Common mistakes to avoid

  • Booking too tight: build 30-50% buffer between commitments. Strikes, weather, jet lag all cause delays
  • Skipping local etiquette: brief research on greetings, tipping, and dress codes saves embarrassment
  • Eating at tourist-trap restaurants near monuments: walk 2-5 minutes off main squares for better food at lower prices
  • Underestimating walking: most European + Asian cities are walked, not driven. Comfortable shoes essential. Plan for 15,000-25,000 steps per day on active travel
  • Ignoring transit cards: city travel cards (Oyster, Suica, Navigo, etc.) are 30-50% cheaper than single tickets
  • Booking accommodation by stars rating only: read reviews from past 6 months specifically. Old reviews can mislead about current state

Money-saving strategies

  • Free walking tours: most major cities have tip-based walking tours. Excellent way to orient yourself + learn history. Sandeman, Free Tour brand operate in 30+ cities
  • Lunch menus vs dinner: many restaurants offer lunch fixed-price menus 30-50% cheaper than equivalent dinner
  • Public transport day passes: usually 2-3x cheaper than 4 single tickets
  • Book flights mid-week, fly Tuesday/Wednesday: typically cheapest days. Avoid Friday and Sunday flights
  • Hostel private rooms: 20-30% cheaper than hotels for similar quality.

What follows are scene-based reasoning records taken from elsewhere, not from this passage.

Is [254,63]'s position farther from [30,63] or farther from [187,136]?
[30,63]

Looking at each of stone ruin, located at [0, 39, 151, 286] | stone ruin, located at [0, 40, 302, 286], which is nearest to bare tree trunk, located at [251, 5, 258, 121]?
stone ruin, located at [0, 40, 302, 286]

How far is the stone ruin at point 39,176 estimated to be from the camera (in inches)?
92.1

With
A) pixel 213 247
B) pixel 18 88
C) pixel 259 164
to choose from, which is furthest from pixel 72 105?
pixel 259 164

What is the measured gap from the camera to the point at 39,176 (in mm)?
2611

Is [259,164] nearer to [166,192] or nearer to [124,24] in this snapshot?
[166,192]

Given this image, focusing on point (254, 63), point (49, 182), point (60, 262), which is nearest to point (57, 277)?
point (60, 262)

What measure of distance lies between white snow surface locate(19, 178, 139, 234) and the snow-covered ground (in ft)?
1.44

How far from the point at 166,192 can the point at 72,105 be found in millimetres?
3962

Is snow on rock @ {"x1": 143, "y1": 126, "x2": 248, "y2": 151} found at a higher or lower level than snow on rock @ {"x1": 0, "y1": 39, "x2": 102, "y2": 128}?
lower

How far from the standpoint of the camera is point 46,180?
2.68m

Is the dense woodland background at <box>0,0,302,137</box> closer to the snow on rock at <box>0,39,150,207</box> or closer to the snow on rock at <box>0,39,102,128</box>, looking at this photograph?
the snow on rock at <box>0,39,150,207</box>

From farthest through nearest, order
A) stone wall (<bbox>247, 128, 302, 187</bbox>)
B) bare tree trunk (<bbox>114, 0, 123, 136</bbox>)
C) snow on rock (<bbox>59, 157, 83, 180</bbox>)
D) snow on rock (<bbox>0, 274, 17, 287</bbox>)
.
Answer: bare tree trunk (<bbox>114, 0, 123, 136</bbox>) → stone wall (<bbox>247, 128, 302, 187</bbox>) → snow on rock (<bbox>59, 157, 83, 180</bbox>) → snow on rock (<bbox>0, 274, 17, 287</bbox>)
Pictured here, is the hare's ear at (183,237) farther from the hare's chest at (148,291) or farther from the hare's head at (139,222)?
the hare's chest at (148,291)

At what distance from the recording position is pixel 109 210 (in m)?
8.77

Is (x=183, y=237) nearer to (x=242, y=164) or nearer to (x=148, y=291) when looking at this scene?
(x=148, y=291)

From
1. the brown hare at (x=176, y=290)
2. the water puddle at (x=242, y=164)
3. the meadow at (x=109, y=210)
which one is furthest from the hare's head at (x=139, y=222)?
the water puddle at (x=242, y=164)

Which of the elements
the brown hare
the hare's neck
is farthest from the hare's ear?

Many have great social common areas
  • Local SIM cards in 3+ week stays: cheaper than eSIM for longer stays in single country

When to consider a guide or local expert

For more complex situations — multi-country tax planning, complicated visa applications, or substantial property purchases — engaging a regulated professional saves money and stress in the long term. Look for: OISC-registered immigration advisers (UK), Spanish gestores (Spain), German Steuerberater (Germany), or cross-border tax specialists (any country). For travel-specific questions, local certified tour guides offer expertise generic guides can’t match.